The installation represented genomes of 32 diverse human populations, one genome per LED.  The light showed genetic similitude and variation of the four nucleotides in DNA: A, T, G and C.  The nucleotides lit up as red (T), blue (C), green (A), and white (C) using LED lights that blink to depict a journey through the DNA of these 32 genomes. 

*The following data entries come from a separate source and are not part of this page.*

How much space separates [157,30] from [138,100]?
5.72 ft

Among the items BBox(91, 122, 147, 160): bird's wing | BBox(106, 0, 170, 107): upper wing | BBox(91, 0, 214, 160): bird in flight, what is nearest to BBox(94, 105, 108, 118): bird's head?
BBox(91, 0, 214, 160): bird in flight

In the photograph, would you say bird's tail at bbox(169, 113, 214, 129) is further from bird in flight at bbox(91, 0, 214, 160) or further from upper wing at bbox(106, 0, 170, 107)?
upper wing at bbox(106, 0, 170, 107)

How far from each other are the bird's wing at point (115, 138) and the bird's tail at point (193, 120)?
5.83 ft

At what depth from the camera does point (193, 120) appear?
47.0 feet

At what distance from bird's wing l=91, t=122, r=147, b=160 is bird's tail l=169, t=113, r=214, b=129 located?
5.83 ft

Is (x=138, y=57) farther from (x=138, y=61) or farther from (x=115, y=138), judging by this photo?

Seen through the clock faces, the lights blinked simultaneously in colorful unison until genetic variation in any individual genome was encountered.  When variation was detected, the syncopation of the lights paused briefly, giving the viewer a chance to perceive genomic diversity.

The installation was created by:

  • Yasir H. Ahmed-Braimah, postdoctoral fellow in molecular biology and genetics
  • Josh Strable, postdoctoral fellow in the School of Integrative Plant Science
  • Juan Felipe Beltrán doctoral student in the field of computational biology
  • Kate Greder, doctoral student in the field of fiber science and apparel design

The field of genomics has begun to permeate many aspects of human life: from the potential in personalized medicine to the promises of a deeper personal history through ancestry analysis. Genomic studies inform our understanding of migration, conservation, race, and disease.  As a stable and yet dynamic medium, DNA is a template for natural selection (a process that acts over millions of years) or can be edited using CRISPR/Cas9 (a process acting in a single generation). 

By (de)coding the human genome through LED lights, the project aimed to illuminate the persistence of the genome as the ultimate archival material, and is an indication, in part, to the history of human migratory passage, according to the students.  The project was an experiment to perceive the scale, unison and variation of the core human blueprint.